Quand vous franchissez les gorges de la Romanche, et que vous apercevez, tapie sur le bord du torrent, au fond d'un abîme de roches, cette toute petite usine qui a capté la chute d'eau, qui l'a transformée en énergie motrice, en lumière, en source infinie de travail qu'elle distribue par des réseaux de fils de cuivre, à travers tout un vaste pays, est-ce que vous n'éprouvez pas une émotion autrement poignante, est-ce que vous ne sentez pas une poésie autrement grandiose que devant quelques pierres effritées?

Mais non, la poésie nous tient et nous tiendra encore longtemps, car elle fait partie des éléments qui constituent notre race latine et catholique. Et voyez. Dès qu'il s'agit de jeter bas un pâté de vieilles maisons pourries, de mettre la pioche dans des ruelles emplies de l'ordure des siècles, pour y faire pénétrer l'air, la lumière, la santé, alors ce ne sont que protestations, cris, fureurs. Des sociétés de protection artistique, historique, se forment, des commissions bourdonnent et travaillent, les journaux se livrent aux propagandes les plus folles, s'excitent l'un l'autre, le radical, le socialiste, le royaliste, à préserver, contre ce qu'ils appellent un acte de vandalisme, ce qu'ils appellent aussi les trésors de notre patrimoine national. Finalement, l'administration recule devant le danger électoral qu'il y a toujours, en France, à tenter d'accomplir une œuvre d'assainissement. Pour honorer la poésie, l'art et l'histoire, elle conservera ces redoutables foyers d'infection.

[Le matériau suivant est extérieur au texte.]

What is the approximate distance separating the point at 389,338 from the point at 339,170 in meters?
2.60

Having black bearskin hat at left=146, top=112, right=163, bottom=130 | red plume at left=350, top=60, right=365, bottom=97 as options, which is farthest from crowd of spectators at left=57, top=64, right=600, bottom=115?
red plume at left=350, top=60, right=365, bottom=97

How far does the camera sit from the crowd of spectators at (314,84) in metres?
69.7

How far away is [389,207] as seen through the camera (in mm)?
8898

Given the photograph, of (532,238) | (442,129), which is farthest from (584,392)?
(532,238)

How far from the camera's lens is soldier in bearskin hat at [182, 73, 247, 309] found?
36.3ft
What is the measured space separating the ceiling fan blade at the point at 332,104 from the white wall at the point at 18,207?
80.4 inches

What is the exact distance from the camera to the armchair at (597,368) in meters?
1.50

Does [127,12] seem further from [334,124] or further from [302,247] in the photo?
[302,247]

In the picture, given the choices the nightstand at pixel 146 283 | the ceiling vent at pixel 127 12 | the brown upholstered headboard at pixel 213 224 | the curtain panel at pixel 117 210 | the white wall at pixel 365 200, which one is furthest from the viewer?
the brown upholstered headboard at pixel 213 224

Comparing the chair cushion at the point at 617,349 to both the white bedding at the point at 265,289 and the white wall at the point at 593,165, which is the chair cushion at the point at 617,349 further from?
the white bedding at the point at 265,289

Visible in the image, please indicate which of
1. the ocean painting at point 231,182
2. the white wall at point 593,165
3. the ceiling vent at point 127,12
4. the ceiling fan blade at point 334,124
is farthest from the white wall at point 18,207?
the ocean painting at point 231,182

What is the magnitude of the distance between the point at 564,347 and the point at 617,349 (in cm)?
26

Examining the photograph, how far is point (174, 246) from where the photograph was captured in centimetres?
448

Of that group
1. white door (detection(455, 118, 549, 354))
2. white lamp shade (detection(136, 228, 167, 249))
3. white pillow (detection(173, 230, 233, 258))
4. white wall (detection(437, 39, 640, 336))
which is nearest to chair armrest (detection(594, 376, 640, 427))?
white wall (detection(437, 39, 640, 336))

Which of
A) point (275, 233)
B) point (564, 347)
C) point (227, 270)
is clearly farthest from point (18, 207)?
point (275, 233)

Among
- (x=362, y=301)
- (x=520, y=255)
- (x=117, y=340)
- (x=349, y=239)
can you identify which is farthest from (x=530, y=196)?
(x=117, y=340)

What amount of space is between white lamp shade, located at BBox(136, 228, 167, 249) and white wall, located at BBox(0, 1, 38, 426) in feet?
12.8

Elle fera mieux: elle nommera, pour les conserver, un conservateur.

Ah! je me demande souvent, malgré toute mon admiration pour la splendeur de son verbe, si Victor Hugo ne fut point un grand Crime social? N'est-il pas, à lui seul, toute la poésie? N'a-t-il pas gravé tous nos préjugés, toutes nos routines, toutes nos superstitions, toutes nos erreurs, toutes nos sottises, dans le marbre indestructible de ses vers?


Je ne vous mènerai donc point dans le vieil Anvers, pas même au Musée Plantin, où nous laisserons ces ribambelles d'Anglais parcourir interminablement les interminables galeries, en écoutant le gardien raconter la vie et les travaux de cet imprimeur fameux, comme ils écoutèrent le guide qui leur fit compter, sur les doigts, les échos non moins fameux des grottes de Han, et aux champs de bataille de Waterloo, l'historien médaillé qui leur enseigna l'histoire de Napoléon, enfin vaincu par les Belges. Brûlons aussi la cathédrale où je m'irrite que Rubens s'ennuie, sur ces murs sombres et froids, derrière ces rideaux tirés de lustrine verte, autant qu'au Jardin Zoologique, ces pauvres condors, qui, pour faire plaisir à Leconte de l'Isle, et pour authentifier ses vers, dorment, non plus dans l'air glacé des Andes, mais dans leurs cages,

... les ailes toutes grandes.

Et nous irons, si vous voulez, au Musée, une autre fois, le jour prochain peut-être, où je me sentirai disposé à vous confier mes rêveries sur Rubens, sur ce Rubens abondant, éclatant, magnifique, dont M. Ingres—ô ma chère Hélène Fourment!—écrivait qu'il n'était que le «boucher ivre», le charcutier tout barbouillé de graisse et de sang, de la peinture.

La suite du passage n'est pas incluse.